Ils jouirent dès lors, jusqu’au règne de Domitien, d’une assez grande tranquillité, et de la plus haute faveur ; mais l’audace de Pâris, qui osa souiller le lit de l’Empereur, enhardit ce Prince à les chasser tous de Rome. Cette peine qu’ils méritaient par leurs désordres n’eut rien de flétrissant, parce qu’elle partait de la main d’un homme injuste. Domitien traitait les Pantomimes, comme il avait traité les Philosophes. Il ne sentait ni le prix de la sagesse, ni les avantages du plaisir. L’humeur et non l’amour de l’ordre avait dicté ses deux Décrets. Il proscrivait la Danse, parce qu’il avait reçu une injure personnelle d’un Danseur ; et il poursuivait les Philosophes, parce qu’il avait été toujours fatigué des préceptes de la Philosophie. Il répudia sa femme, et fit massacrer Pâris69. Ce Pantomime formait un jeune élève qui avait une partie de ses talents, et par malheur pour lui quelques-uns de ses traits. Cette ressemblance lui fut fatale. L’Empereur le fit inhumainement assassiner, et n’allégua que cette malheureuse ressemblance, pour justifier une action barbare que rien ne pouvait excuser.

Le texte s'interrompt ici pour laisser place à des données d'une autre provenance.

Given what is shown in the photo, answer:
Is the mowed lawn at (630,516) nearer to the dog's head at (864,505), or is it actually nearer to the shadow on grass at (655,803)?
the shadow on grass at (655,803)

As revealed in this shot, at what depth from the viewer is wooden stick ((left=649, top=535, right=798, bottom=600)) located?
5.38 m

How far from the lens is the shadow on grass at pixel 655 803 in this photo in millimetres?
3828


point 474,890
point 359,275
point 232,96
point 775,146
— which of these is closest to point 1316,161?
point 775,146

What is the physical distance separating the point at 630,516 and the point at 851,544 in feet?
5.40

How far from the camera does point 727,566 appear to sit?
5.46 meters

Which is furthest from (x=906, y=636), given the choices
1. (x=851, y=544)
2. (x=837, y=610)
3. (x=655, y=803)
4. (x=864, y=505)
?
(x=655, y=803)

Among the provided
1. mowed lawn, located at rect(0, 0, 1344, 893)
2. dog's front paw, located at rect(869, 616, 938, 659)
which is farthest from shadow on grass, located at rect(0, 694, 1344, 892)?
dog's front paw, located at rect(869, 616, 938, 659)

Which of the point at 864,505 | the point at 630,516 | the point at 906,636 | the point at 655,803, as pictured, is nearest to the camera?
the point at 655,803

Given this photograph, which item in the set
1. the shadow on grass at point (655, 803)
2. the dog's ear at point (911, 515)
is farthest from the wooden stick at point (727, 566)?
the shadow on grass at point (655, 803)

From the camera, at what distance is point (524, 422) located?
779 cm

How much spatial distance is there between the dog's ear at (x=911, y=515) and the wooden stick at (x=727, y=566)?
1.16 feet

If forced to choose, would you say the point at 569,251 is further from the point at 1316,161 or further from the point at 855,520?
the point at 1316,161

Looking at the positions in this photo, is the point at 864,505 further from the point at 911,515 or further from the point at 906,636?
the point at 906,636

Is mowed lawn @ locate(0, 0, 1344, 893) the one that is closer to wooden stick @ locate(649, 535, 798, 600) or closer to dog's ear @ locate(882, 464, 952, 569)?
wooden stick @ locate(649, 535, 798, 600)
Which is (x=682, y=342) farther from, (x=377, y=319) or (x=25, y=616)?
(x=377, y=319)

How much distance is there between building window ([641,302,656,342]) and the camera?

Les Pantomimes furent rappelés, au moment que Domitien ferma les yeux. Ils se soutinrent, et s’affermirent jusqu’au règne de Trajan ; mais cet Empereur crut faire une action utile, en ôtant aux Romains un Spectacle que l’indécence avait rendu méprisable. Pline loue cet empereur, d’avoir exécuté, du consentement du Peuple, un projet que Tibère, Néron et Domitien, avaient eu bien de la peine à lui faire supporter : oserait-on le de dire ? plus l’amour que les Romains70 avaient pour Trajan rendait facile l’exécution d’une loi, dont on avait toujours murmuré jusqu’à lui ; plus ce Prince était blâmable de prendre, dans les circonstances où il se trouvait, le parti de tous, le moins digne d’un homme qui règne.

Les Théâtres de Danse n’étaient devenus nuisibles, que, parce que la licence les avait corrompus. Il fallait que Trajan se servît du pouvoir qu’il s’était acquis sur l’esprit et le cœur de ses sujets, pour purger ce Spectacle de toutes les indécences qui le déshonoraient, pour y ramener le bon ordre, pour rendre les Pantomimes plus circonspects dans leurs plaisanteries, plus retenus dans leurs tableaux ; et, s’il était possible, plus habiles dans leur art.

La médiocrité ne sait que détruire. Le génie corrige, reforme, et sait tirer ainsi le plus grand des avantages de l’excès même du désordre. Pline, dans cette occasion, a loué son Héros en Courtisan. Il aurait dû le blâmer en Philosophe.